One solution may be to add provisions into the constitutions of the media’s regulatory bodies, such as the Press Complaints Commission, to try to avoid portraying the symptoms of eating disorders as glamorous. Or, as we celebrate the start of London Fashion Week, a lead might be taken from a recent show in Madrid to ban models with a Body Mass Index below 18 and urge them to go see a doctor rather than go down a catwalk.

[Yes, and heap yet more political correctness on society in the process. Anyway, someone who approves of modern psychiatric practises and not slim models.]

Lily is swell

By Widiane Moussa

The London Paper, 2 October 2006, p.17.

She is worth £10 million but, like all teenagers, supermodel Lily Cole still needs her mum to stand up for her.

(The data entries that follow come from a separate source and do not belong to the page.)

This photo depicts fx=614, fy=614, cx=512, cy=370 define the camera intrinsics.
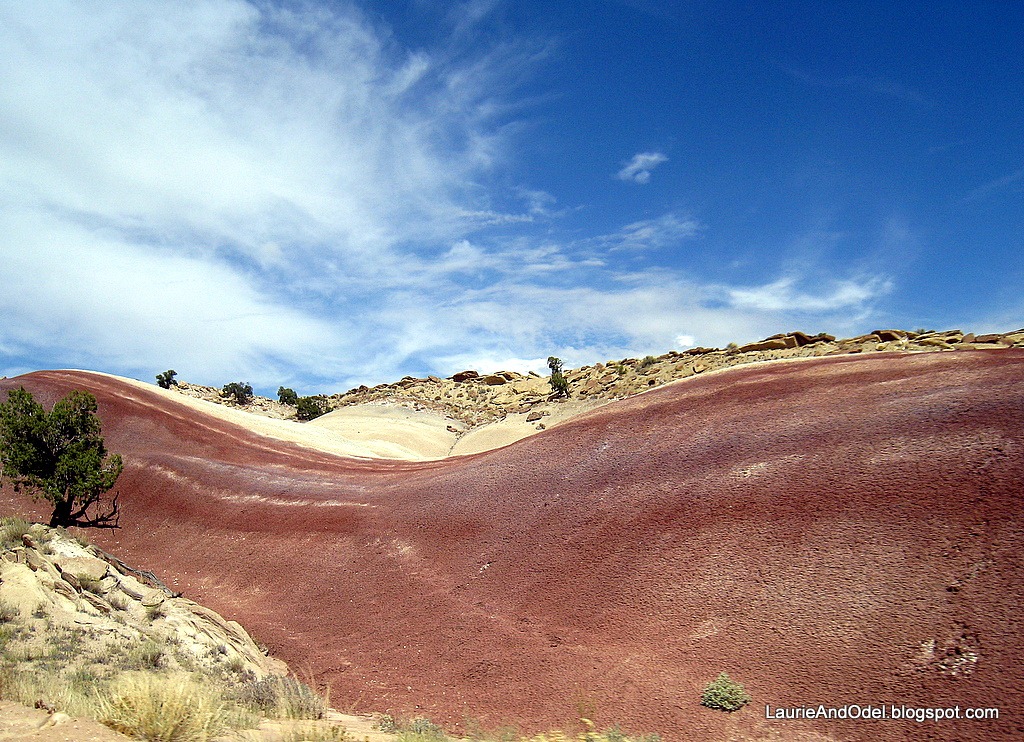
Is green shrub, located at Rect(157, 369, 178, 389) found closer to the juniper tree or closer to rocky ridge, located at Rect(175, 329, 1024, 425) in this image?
rocky ridge, located at Rect(175, 329, 1024, 425)

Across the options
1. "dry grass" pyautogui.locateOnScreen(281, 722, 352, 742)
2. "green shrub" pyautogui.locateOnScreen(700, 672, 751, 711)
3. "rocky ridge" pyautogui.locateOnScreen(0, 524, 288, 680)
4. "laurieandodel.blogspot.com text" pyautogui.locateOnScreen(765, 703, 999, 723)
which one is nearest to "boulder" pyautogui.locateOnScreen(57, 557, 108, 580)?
"rocky ridge" pyautogui.locateOnScreen(0, 524, 288, 680)

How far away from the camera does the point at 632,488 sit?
570 inches

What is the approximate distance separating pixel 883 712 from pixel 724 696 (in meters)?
1.80

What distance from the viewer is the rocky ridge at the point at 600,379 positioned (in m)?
27.2

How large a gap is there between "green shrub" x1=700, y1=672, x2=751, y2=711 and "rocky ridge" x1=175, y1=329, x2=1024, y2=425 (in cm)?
1760

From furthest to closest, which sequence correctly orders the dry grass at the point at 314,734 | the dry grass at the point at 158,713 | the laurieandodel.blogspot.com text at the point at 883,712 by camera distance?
1. the laurieandodel.blogspot.com text at the point at 883,712
2. the dry grass at the point at 314,734
3. the dry grass at the point at 158,713

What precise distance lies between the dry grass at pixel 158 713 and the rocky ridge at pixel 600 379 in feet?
75.9

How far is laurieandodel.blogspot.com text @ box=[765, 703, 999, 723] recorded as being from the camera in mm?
6758

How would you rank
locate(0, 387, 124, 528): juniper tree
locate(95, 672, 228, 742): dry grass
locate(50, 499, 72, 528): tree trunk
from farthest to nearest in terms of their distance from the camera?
1. locate(50, 499, 72, 528): tree trunk
2. locate(0, 387, 124, 528): juniper tree
3. locate(95, 672, 228, 742): dry grass

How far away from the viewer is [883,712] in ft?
23.8

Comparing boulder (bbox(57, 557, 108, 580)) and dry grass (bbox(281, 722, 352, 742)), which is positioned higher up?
boulder (bbox(57, 557, 108, 580))

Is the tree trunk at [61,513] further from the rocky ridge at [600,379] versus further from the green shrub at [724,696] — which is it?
the rocky ridge at [600,379]

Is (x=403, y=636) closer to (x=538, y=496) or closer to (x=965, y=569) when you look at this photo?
(x=538, y=496)

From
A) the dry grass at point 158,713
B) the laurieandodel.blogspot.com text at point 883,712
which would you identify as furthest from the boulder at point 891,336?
the dry grass at point 158,713
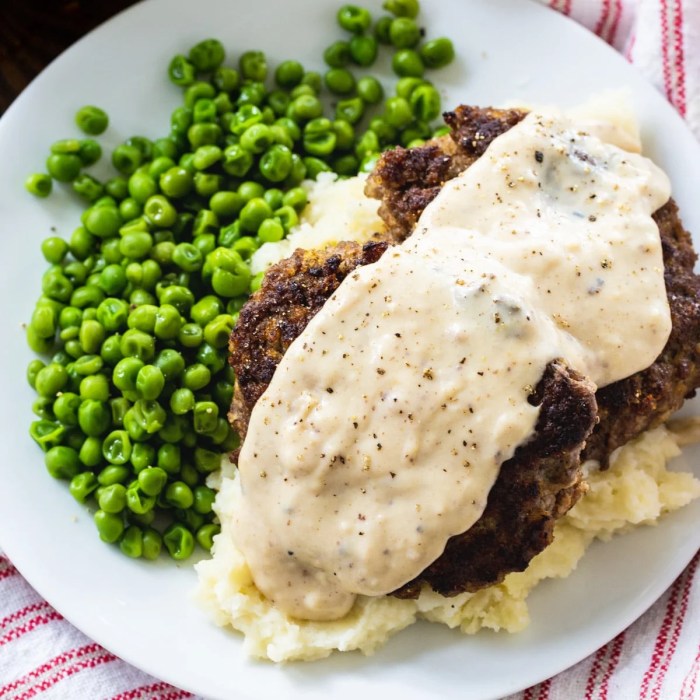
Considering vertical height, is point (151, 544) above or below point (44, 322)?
below

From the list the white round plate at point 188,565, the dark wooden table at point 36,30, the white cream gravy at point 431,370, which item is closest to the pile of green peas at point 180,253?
the white round plate at point 188,565

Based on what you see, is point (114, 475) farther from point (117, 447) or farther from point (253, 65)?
point (253, 65)

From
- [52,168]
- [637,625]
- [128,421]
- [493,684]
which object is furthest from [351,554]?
[52,168]

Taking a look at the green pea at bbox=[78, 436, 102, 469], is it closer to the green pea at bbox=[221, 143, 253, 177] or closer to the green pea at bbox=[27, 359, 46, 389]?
the green pea at bbox=[27, 359, 46, 389]

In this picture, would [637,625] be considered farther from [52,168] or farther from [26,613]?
[52,168]

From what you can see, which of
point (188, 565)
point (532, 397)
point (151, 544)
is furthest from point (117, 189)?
point (532, 397)

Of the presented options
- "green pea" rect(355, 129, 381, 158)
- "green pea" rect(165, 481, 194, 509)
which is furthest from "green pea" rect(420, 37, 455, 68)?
"green pea" rect(165, 481, 194, 509)

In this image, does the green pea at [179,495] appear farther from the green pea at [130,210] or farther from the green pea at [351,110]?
the green pea at [351,110]
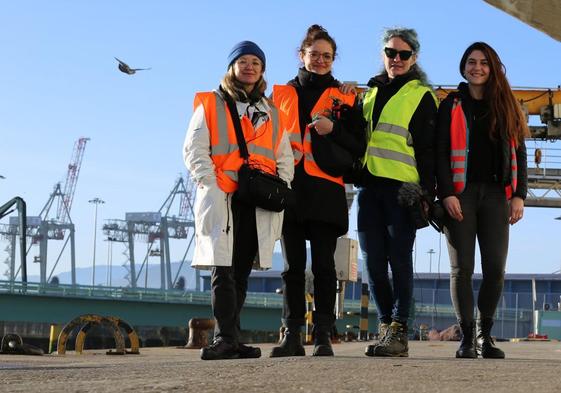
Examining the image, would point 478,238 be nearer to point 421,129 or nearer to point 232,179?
point 421,129

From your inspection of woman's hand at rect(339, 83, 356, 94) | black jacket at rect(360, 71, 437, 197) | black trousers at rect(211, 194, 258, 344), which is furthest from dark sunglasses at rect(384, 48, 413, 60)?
black trousers at rect(211, 194, 258, 344)

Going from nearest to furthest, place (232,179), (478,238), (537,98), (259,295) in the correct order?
(232,179), (478,238), (537,98), (259,295)

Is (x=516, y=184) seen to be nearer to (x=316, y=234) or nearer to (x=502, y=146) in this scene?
(x=502, y=146)

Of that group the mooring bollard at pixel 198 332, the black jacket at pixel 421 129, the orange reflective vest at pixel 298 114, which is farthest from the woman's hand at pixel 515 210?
the mooring bollard at pixel 198 332

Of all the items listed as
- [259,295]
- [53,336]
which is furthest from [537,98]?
[259,295]

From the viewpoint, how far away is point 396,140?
6117mm

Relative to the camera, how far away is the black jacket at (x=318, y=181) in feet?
19.4

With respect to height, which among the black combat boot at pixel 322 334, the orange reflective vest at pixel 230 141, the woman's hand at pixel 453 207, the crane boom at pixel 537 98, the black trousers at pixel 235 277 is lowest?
the black combat boot at pixel 322 334

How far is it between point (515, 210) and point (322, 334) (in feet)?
4.44

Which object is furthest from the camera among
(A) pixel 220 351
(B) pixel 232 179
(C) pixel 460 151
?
(C) pixel 460 151

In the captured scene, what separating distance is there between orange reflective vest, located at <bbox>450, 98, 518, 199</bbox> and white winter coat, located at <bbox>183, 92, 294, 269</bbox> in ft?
3.49

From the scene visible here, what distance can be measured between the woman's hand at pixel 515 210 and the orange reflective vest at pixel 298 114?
999mm

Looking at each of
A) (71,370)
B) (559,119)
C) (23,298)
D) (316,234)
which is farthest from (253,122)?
(23,298)

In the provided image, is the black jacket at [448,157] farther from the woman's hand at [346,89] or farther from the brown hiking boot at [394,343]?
the brown hiking boot at [394,343]
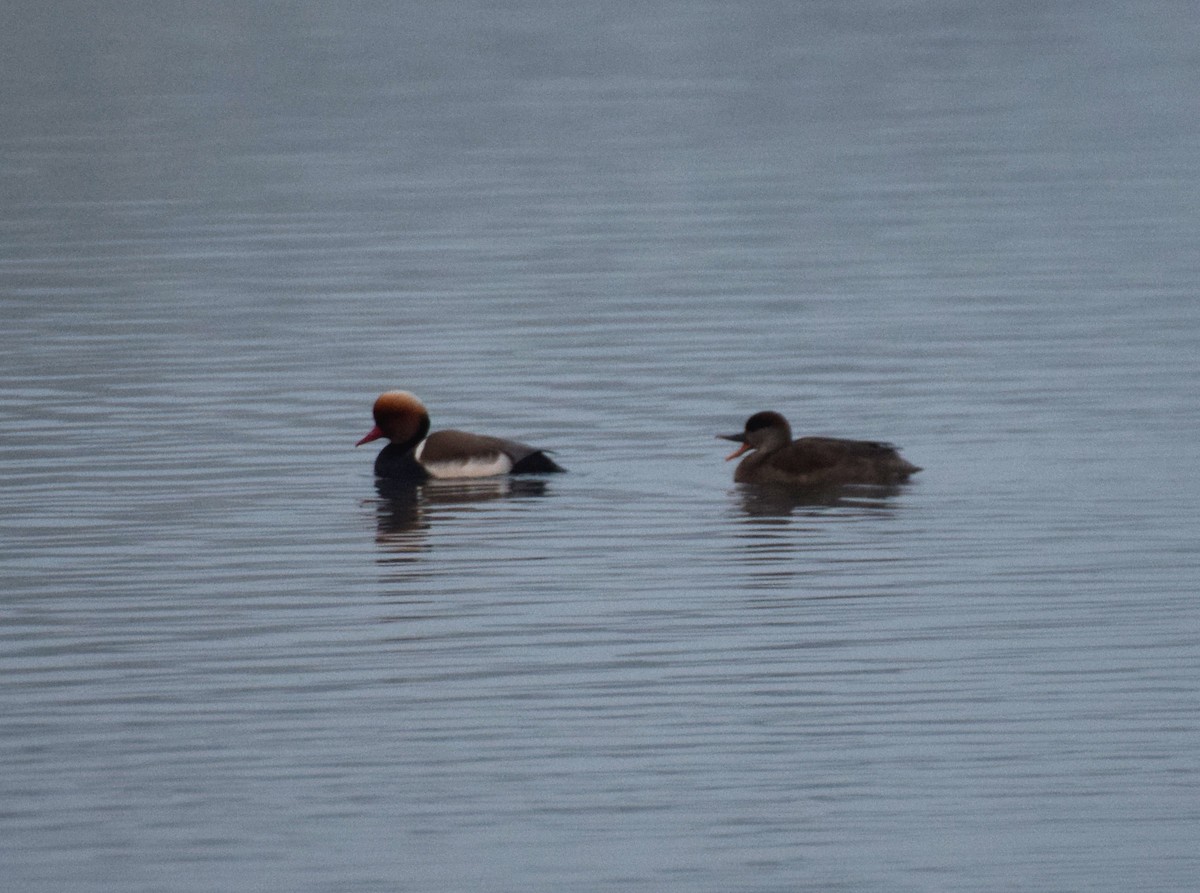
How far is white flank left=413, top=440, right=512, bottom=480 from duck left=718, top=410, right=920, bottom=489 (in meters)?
1.43

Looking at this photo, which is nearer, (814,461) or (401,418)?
(814,461)

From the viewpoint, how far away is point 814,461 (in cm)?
1658

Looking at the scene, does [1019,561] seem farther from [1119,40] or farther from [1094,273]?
[1119,40]

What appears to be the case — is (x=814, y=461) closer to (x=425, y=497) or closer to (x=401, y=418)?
(x=425, y=497)

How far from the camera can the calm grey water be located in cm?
1006

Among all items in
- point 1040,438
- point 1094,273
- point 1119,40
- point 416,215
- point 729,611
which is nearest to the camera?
point 729,611

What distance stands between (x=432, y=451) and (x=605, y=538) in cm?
268

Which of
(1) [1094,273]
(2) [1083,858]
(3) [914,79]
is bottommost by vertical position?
(2) [1083,858]

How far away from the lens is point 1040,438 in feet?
58.9

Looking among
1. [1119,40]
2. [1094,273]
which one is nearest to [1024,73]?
[1119,40]

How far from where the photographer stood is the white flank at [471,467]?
17219mm

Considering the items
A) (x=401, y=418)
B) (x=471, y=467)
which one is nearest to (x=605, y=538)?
(x=471, y=467)

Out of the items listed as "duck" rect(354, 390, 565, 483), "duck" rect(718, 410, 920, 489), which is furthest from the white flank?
"duck" rect(718, 410, 920, 489)

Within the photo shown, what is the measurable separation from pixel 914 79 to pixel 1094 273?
101 feet
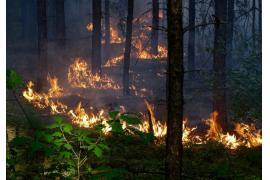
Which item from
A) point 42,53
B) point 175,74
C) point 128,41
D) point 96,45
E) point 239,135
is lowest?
point 239,135

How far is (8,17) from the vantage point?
37.0 m

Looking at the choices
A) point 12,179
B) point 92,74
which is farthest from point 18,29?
point 12,179

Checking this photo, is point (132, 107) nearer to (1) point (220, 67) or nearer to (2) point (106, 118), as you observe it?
(2) point (106, 118)

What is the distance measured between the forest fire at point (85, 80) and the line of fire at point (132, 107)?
74 millimetres

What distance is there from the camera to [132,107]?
20.2 m

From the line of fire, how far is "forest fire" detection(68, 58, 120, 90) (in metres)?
0.07

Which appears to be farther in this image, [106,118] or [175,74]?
[106,118]

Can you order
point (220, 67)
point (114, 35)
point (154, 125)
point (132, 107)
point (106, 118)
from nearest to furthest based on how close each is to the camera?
point (154, 125) < point (220, 67) < point (106, 118) < point (132, 107) < point (114, 35)

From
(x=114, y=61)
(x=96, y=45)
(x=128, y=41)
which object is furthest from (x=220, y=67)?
(x=114, y=61)

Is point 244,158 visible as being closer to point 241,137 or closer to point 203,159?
point 203,159

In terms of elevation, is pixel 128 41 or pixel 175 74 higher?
pixel 128 41

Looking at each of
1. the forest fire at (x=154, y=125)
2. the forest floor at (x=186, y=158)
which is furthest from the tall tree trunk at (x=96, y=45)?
the forest floor at (x=186, y=158)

Cole’s mother sprung to her defence today after her daughter was criticised during London Fashion Week for being too skinny. Cole became the focus of the skinny model debate.

Patience Owen, 47, said her daughter’s long legs and slender waist ran in the family. “Lily is a healthy young woman and she does not suffer any eating disorders,” Mrs Owen said. “She eats well and has a sensible and mature outlook on life. Aside from her legs and waist, she is actually quite curvaceous. Diet-wise she is just like any other normal teenage girl. No girl should starve themselves to be fashionable or for any other reason. Lily knows that.”

Cole, 18, who is studying Social and Political Sciences at Cambridge, is reportedly dating Keira Knightley’s ex, Jamie Dornan, 23.

M&S chief Rose defends the Size Zero girls

“If they eat well, then that’s fine”

By Joe Murphy and Katharine Barney

 The London Paper (or London Lite), 2006.

The head of Marks & Spencer today defied mounting calls to denounce the use of stick-thin models on the catwalk.

Stuart Rose rejected calls to ban the size zero girls despite claims that they encourage youngsters to risk their health by adopting severe diets.

M&S is one of the main backers of London Fashion Week and its chief executive insisted: “It’s not about size, it’s about health. If the girl eats well, exercises and looks good, then their BMI has nothing to do with it.”

Fashion Week, which started yesterday, is under pressure to copy last week’s ban on models like Lily Cole with a Body Mass Index below 18 at Madrid’s fashion week. BMI is a ratio of height to weight and anything below 18.5 is classified as underweight by the World Health Organisation.

Culture Secretary Tessa Jowell today joined calls for designers to avoid using girls whose appearance is unhealthily underweight. “This is an issue whose time has come,” she said. “If the designers think these images will not sell and the public show their own preference against it, things may change.

Ms Jowell said severe dieting by girls trying to emulate fashion photos was as dangerous to health as clinical obesity. “There’s all the difference between a healthy body weight that is slim and an emaciated body,” she said. “Research shows that it is healthier to be slightly bigger and take regular exercise than it is to be underweight but not take exercise. “We’re not talking about slim models but girls who daren’t put on a pound in case it is the end of their careers. That is a bad example.”

Fashion figures joined the debate. M&S advertising model Erin O’Connor who, at 6ft 1in and 9st 4lb could be banned by Madrid, said: “It’s a debate that will happen in time and all opinions are welcome.”

Celebrity stylist Zoe Lam described the use of underweight models as “very scary and it could get worse.” She said:”The fashion world has something to answer for in terms of teen eating disorders.”

Silvia Rogar, the fashion feature editor from Brazilian Vogue, said: “Having worked with models I know how many of them are seriously suffering from eating disorders.”